▶ [Problems to work on]
[1] Read the essay on the movement to elect Barack Obama, then decide whether each statement below agrees with it: (a) the campaign trained and deployed about 3,000 community organizers; (b) the Delaware County volunteers are described as having lost their energy; (c) about five million citizens contributed to the effort. Answer yes or no for each, quoting the words of the essay that settle it.
[2] Write the next few sentences of the essay on the movement to elect Barack Obama, picking up right after its last sentence.

Sunday, November 23, 2008

“The Movement to Elect Barack Obama”


Prospects, Possibilities, Proposals
Marshall Ganz
(11/20/08)


“I will ask for your service and your active citizenship when I am President of the United States. This will not be a call issued in one speech or one program—this will be a central cause of my presidency.”

Barack Obama, Colorado Springs, July 2, 2008.


“Delaware County, Pennsylvania, volunteers have a fierce case of, ‘Well, we're all fired up now, and twiddling our thumbs!’ I suspect it can't only be happening here, but all over the country. Here, ALL the leader volunteers are getting bombarded by calls from volunteers essentially asking, ‘Nowwhatnowwhatnowwhat?’

Marilee Taussig, Delaware County, Pennsylvania, November 17, 2008.


The campaign to elect Barack Obama as President launched a movement. Across the country, some 3.5 million citizens contributed to this historic effort. Rooted in the motto of “respect, empower, include,” the campaign recruited, trained and deployed some 3000 community organizers who structured, trained, and coached thousands of local leadership teams. Those teams, in turn, worked together to mobilize individuals in each community to take part in the campaign in record numbers. They became the foundation of a renewed civic infrastructure urgently needed to deal with the critical challenges of our time.

Now, the question is, can it flourish? Or, as one Wisconsin team leader put it, the question is whether “the Obama administration understands the true power of the network they have created.”

▶ [Collected data]
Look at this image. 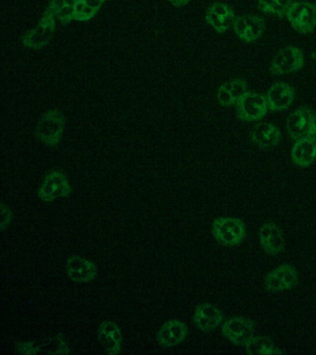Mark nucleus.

▶ [Exercise responses]
[1]
(a) Yes: "the campaign recruited, trained and deployed some 3000 community organizers"
(b) No: "Well, we're all fired up now, and twiddling our thumbs!"
(c) No: "some 3.5 million citizens contributed to this historic effort"

[2]
It is time to consider the shape such a movement could take, how government could encourage it, and how the interaction of government and movement could strengthen our democracy. Such clarity is needed if we are to address our most critical public challenges: from climate change, to economic renewal, to education and health care.

Historically, social movements were launched outside the electoral process, rooted in communities, workplaces, or churches. They only later reshaped party politics and public policy. The civil rights movement, for example, began to organize in the South in the 1950s, reshaped both parties in the 1960s, and, as a result won major policy reform.

The Obama campaign became a social movement within a political campaign. It went beyond generating lists of donors and potential donors. It trained full-time organizers who were mostly in their 20s; organized thousands of local leadership teams (1,100 in Ohio alone); and engaged at least 1.5 million volunteers. Because this campaign built its own organization at the local level - rather than relying on the usual pastiche of interest groups, party organizations, and 527s – it can be a major new force in responding to today’s most pressing challenges and help usher in reform unmatched since the 1930s.

But as President-elect Obama and his advisors tackle the urgent task of re-peopling the Federal government, some important questions must be addressed.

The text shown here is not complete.